There is something that shouldn’t slip your mind. The navel of the earth, yes, was in fact only one string, an endless loop. And when it exploded, remember that a strand had snapped leaving a loose end in the fabric. Most parts of the string are glad enough with any other part, they enjoy a spiraling or braiding conversation with any string segment that comes along, but this particular end is aware that it is part of a greater whole, that it has lost something beyond a close cuddle. The end is searching for its beginning. It doesn’t spend much time intertwining with other parts, but is crisscrossing the universe in search for its continuation. Unlike the questions of the knots, those very same knots which form our reality, the end is unsatisfied with elusive answers. It has only one question, Where is my beginning? And its beginning is searching just as emphatically, asking, Where is my end?

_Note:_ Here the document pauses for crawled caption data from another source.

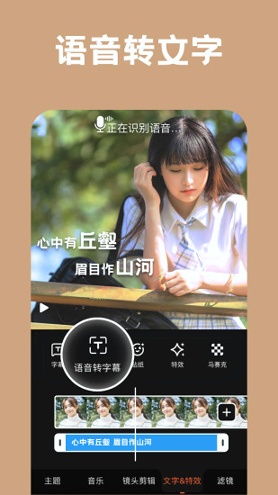 小影截图4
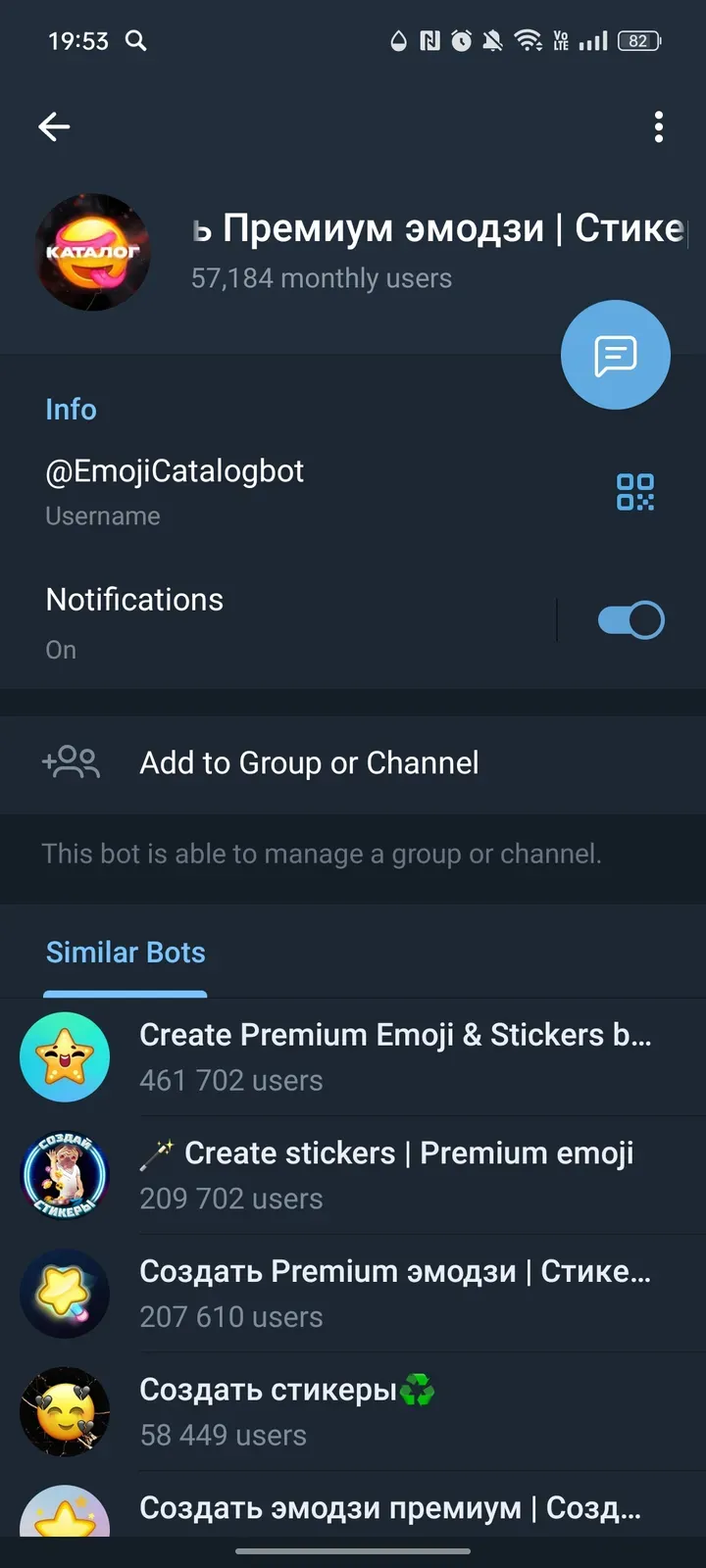 emojicatalogbot
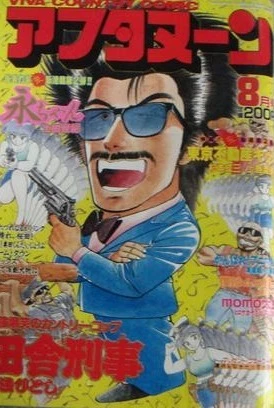 Cover of No. 8, 1988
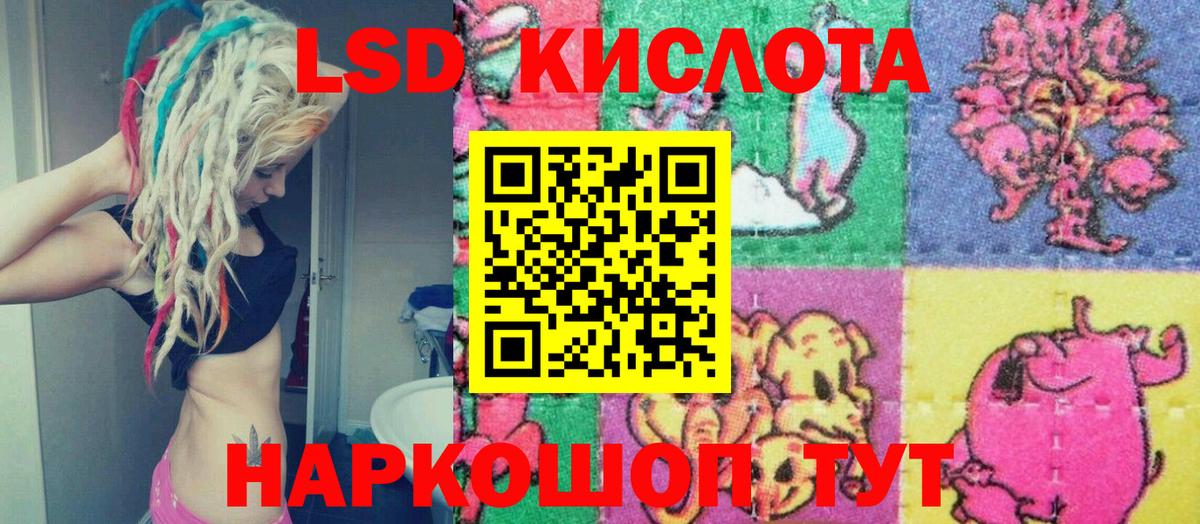Нурлат  Марки NBOMe 1500мкг  Вход с VPN 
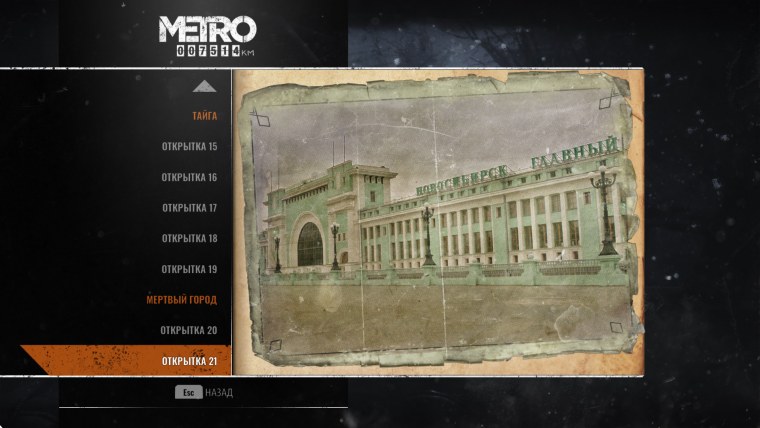 Открытки из метро исход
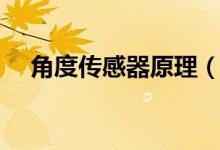角度傳感器原理（角度傳感器原理介紹）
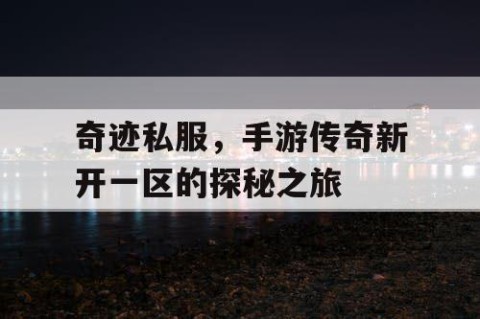 奇迹私服，手游传奇新开一区的探秘之旅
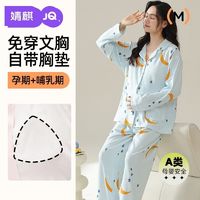 Joyncleon 婧麒 带胸垫孕妇睡衣秋冬款月子服产后产妇侧开哺乳喂奶家居服套装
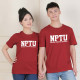 【絕版出清,售完不補】NPTU經典款純棉短T_酒紅 【絕版出清,售完不補】NPTU經典款純棉短T_酒紅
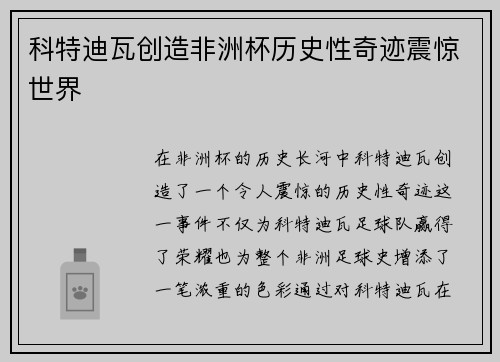 科特迪瓦创造非洲杯历史性奇迹震惊世界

We should be very thankful for this painful love story, as it is the force that keeps the universe from collapsing completely. If the string was satisfied to be a straight line, to leave its hands out in the cold instead of tucking them back inside, its end and beginning would pull tightly away from each other. Eventually no knots would exist, and the universe would become speechless. But instead the end and the beginning are looking for each other, being constantly thrown off course while other parts are fighting for more slack to make meaning through complex webs, hammocks, angler’s knots and cowboy’s lassoes. But the end and the beginning pull back and eventually, I imagine, they will find each other again. Such determination can’t be doubted.

And every string that we use to tie our shoes or boats with is a perfect model for the ones that make up space and time, and so you should be wise to once in a while let them do as they please, as they might just ask a question that will pleasantly surprises you.